[PROBLEM]: Look through the records below for the line with "scientific name: Troglodytes aedon aedon" and the line with "A: Thrush (song thrush) (Turdus philomelos).", then return those lines and all lines between, exactly.

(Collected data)
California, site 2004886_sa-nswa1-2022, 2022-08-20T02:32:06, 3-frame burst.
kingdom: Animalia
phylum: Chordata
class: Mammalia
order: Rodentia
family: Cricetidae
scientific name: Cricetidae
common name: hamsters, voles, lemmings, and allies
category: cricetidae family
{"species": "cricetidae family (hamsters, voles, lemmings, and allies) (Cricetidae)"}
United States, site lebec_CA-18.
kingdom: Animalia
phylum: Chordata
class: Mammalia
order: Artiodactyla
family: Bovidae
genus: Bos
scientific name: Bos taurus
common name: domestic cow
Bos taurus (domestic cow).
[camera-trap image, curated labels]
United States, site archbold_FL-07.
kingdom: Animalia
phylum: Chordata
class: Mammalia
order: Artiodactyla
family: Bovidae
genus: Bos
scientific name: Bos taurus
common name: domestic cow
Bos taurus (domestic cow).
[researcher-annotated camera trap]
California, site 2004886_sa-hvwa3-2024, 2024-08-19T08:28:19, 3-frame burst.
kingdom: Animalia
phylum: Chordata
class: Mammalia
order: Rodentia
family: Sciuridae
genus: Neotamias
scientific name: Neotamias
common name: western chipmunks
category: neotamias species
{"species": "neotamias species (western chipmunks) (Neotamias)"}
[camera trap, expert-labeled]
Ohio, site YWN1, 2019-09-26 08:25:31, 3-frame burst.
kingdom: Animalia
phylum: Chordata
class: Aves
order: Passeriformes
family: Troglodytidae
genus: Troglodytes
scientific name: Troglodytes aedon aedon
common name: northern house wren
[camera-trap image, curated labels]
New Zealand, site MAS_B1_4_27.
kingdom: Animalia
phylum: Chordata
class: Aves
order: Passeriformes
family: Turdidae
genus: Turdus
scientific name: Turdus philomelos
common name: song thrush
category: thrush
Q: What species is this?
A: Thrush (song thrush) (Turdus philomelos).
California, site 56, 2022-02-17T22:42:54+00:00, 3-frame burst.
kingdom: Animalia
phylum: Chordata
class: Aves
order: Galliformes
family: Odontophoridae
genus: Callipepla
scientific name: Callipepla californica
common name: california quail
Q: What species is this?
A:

[ANSWER TO THE PROBLEM]:
scientific name: Troglodytes aedon aedon
common name: northern house wren
[camera-trap image, curated labels]
New Zealand, site MAS_B1_4_27.
kingdom: Animalia
phylum: Chordata
class: Aves
order: Passeriformes
family: Turdidae
genus: Turdus
scientific name: Turdus philomelos
common name: song thrush
category: thrush
Q: What species is this?
A: Thrush (song thrush) (Turdus philomelos).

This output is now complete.